▶ [Material for this exercise]
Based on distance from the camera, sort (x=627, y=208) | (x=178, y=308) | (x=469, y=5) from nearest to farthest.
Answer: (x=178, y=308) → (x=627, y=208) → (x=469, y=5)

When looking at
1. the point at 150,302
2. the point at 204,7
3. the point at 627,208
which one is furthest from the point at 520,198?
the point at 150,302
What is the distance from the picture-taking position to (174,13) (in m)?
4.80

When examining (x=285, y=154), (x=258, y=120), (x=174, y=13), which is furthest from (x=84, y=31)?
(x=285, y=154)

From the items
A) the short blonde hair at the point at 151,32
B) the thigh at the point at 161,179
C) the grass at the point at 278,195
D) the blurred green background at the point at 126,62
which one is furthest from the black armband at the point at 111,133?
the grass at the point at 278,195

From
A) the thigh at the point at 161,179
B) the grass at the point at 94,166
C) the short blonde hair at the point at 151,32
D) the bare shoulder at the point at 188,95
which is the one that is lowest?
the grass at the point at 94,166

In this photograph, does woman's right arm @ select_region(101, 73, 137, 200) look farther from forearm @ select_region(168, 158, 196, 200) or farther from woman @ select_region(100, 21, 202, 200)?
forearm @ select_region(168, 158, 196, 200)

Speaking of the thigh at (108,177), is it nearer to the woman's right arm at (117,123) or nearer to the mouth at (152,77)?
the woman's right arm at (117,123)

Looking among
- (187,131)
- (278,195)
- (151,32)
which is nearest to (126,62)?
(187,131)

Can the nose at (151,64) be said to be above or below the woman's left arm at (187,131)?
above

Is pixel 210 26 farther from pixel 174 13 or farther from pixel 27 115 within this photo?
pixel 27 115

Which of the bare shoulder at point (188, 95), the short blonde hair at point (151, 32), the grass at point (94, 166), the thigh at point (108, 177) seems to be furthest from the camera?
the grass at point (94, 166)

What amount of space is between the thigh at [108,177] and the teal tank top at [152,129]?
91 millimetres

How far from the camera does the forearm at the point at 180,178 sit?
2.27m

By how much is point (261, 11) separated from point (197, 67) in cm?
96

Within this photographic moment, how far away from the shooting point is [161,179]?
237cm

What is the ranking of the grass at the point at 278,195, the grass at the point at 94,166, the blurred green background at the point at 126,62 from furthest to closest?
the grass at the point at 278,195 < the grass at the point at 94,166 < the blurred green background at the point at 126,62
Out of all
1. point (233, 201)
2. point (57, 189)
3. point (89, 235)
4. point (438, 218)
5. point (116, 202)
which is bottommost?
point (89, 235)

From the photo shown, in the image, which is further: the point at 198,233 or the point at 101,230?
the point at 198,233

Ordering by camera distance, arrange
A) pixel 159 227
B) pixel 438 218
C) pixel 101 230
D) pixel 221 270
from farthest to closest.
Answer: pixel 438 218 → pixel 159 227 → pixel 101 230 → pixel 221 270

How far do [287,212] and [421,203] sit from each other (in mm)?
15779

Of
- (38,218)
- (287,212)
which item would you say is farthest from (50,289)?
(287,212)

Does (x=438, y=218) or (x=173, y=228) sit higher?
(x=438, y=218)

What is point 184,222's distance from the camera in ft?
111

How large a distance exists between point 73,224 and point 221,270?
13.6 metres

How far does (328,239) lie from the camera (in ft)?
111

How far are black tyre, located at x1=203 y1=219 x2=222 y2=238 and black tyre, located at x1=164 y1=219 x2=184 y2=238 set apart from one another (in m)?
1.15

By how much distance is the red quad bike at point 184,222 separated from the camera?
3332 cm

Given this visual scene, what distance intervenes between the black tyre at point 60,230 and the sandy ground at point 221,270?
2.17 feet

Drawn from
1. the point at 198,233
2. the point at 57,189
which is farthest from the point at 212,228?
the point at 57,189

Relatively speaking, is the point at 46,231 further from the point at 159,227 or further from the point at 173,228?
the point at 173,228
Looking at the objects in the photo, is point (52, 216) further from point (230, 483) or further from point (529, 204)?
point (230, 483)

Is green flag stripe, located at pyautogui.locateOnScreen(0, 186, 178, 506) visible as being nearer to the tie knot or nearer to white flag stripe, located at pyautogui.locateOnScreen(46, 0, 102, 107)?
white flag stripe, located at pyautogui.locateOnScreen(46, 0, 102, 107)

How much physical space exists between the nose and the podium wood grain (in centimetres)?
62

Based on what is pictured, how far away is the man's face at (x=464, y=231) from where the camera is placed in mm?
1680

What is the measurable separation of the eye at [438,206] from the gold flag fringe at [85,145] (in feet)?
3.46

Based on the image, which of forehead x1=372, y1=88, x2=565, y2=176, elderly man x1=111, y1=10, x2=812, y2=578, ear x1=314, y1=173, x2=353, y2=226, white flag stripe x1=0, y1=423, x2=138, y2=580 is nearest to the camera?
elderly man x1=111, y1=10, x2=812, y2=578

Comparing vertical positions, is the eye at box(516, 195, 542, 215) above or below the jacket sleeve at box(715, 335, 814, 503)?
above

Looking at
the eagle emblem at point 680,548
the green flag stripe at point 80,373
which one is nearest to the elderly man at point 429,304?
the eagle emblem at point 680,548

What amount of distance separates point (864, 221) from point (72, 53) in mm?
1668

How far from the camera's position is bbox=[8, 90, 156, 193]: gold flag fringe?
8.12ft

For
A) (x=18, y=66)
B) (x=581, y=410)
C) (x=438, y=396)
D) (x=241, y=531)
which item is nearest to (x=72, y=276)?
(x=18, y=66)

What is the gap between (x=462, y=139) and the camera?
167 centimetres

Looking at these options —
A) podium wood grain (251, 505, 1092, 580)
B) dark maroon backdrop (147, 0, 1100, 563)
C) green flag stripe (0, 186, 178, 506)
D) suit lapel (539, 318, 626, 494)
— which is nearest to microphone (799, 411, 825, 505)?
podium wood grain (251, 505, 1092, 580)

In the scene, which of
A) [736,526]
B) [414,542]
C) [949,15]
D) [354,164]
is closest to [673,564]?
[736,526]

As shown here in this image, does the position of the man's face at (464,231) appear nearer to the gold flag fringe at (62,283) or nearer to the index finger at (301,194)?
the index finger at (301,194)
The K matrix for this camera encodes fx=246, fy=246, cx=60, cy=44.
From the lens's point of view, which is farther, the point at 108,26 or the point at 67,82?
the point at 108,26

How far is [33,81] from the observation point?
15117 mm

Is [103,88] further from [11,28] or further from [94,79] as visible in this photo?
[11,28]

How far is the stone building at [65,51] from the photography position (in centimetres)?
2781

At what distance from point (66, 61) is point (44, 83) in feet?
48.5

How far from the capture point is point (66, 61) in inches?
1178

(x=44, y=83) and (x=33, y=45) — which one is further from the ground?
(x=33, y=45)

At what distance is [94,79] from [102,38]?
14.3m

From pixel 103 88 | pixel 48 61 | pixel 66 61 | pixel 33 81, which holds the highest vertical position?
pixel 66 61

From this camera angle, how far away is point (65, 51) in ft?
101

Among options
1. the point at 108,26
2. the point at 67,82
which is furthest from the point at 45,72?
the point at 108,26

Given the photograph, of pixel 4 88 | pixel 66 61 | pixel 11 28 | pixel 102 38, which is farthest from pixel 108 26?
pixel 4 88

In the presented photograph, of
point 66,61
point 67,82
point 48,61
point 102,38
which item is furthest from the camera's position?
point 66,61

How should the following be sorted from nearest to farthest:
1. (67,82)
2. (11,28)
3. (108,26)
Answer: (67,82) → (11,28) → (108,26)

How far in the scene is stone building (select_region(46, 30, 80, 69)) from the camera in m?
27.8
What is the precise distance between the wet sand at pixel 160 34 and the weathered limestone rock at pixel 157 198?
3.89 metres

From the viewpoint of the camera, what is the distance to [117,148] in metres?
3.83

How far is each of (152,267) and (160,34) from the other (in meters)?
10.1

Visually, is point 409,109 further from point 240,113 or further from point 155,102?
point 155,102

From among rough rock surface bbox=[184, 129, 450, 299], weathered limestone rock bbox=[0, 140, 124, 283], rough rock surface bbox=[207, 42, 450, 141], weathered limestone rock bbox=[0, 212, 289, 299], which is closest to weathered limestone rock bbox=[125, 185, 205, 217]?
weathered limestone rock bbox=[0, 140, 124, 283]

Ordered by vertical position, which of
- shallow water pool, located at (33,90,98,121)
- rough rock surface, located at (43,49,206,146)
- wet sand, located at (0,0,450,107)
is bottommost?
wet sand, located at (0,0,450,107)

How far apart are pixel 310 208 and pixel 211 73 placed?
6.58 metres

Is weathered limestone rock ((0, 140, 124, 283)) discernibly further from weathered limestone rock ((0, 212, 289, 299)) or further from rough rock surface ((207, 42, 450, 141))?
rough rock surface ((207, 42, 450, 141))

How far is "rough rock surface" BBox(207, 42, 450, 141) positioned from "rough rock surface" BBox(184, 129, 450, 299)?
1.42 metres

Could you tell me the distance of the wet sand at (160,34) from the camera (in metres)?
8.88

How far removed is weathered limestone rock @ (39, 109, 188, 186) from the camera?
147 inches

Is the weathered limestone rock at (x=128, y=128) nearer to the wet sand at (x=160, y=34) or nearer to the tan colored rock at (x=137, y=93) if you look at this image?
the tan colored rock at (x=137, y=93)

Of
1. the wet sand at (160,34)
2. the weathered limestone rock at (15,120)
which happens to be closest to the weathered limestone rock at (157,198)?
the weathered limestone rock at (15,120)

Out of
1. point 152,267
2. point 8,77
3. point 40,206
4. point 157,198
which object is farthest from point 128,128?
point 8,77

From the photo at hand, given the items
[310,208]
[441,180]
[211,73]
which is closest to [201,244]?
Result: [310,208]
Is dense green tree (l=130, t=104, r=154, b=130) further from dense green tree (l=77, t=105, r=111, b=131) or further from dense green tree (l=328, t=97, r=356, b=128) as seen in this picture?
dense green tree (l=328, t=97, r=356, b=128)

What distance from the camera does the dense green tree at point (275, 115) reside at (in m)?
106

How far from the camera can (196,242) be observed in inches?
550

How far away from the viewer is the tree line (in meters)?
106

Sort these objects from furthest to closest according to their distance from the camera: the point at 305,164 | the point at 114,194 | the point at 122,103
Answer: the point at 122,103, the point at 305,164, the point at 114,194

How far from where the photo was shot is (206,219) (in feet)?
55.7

▶ [Instructions to follow] Reproduce the data from the line with "(x=44, y=83) and" to the line with "1.42 metres", substituting "viewer" for "camera" and leaving everything else unchanged.

▶ [Task response]
(x=44, y=83) and (x=33, y=45) — which one is further from the ground?
(x=33, y=45)

At what distance is [94,79] from [102,38]?
14.3m

From pixel 103 88 | pixel 48 61 | pixel 66 61 | pixel 33 81, which holds the highest vertical position?
pixel 66 61

From this viewer angle, how far away is point (65, 51) in ft?
101

Among options
1. the point at 108,26
2. the point at 67,82
which is furthest from the point at 45,72?
the point at 108,26

Given the photograph, of pixel 4 88 | pixel 66 61 | pixel 11 28 | pixel 102 38, which is farthest from pixel 108 26?
pixel 4 88

In the presented photograph, of
point 66,61
point 67,82
point 48,61
point 102,38
which item is furthest from the viewer's position?
point 66,61

How should the following be sorted from nearest to farthest:
1. (67,82)
2. (11,28)
3. (108,26)
Answer: (67,82) → (11,28) → (108,26)

How far in the scene is stone building (select_region(46, 30, 80, 69)) from the viewer in m?
27.8
What is the precise distance between the wet sand at pixel 160 34 and the weathered limestone rock at pixel 157 198?
3.89 metres

From the viewpoint of the viewer, what is the distance to [117,148] in metres?
3.83

How far is each of (152,267) and (160,34) from the other (in meters)?
10.1

Visually, is point 409,109 further from point 240,113 or further from point 155,102?
point 155,102

From among rough rock surface bbox=[184, 129, 450, 299], weathered limestone rock bbox=[0, 140, 124, 283], rough rock surface bbox=[207, 42, 450, 141], weathered limestone rock bbox=[0, 212, 289, 299], which is closest to weathered limestone rock bbox=[125, 185, 205, 217]?
weathered limestone rock bbox=[0, 140, 124, 283]

Ordered by vertical position, which of
- shallow water pool, located at (33,90,98,121)
- rough rock surface, located at (43,49,206,146)
- wet sand, located at (0,0,450,107)
is bottommost?
wet sand, located at (0,0,450,107)

How far apart are pixel 310 208 and pixel 211 73 placed?
6.58 metres

Is weathered limestone rock ((0, 140, 124, 283)) discernibly further from weathered limestone rock ((0, 212, 289, 299)) or further from rough rock surface ((207, 42, 450, 141))?
rough rock surface ((207, 42, 450, 141))

How far is "rough rock surface" BBox(207, 42, 450, 141) positioned from "rough rock surface" BBox(184, 129, 450, 299)?
1.42 metres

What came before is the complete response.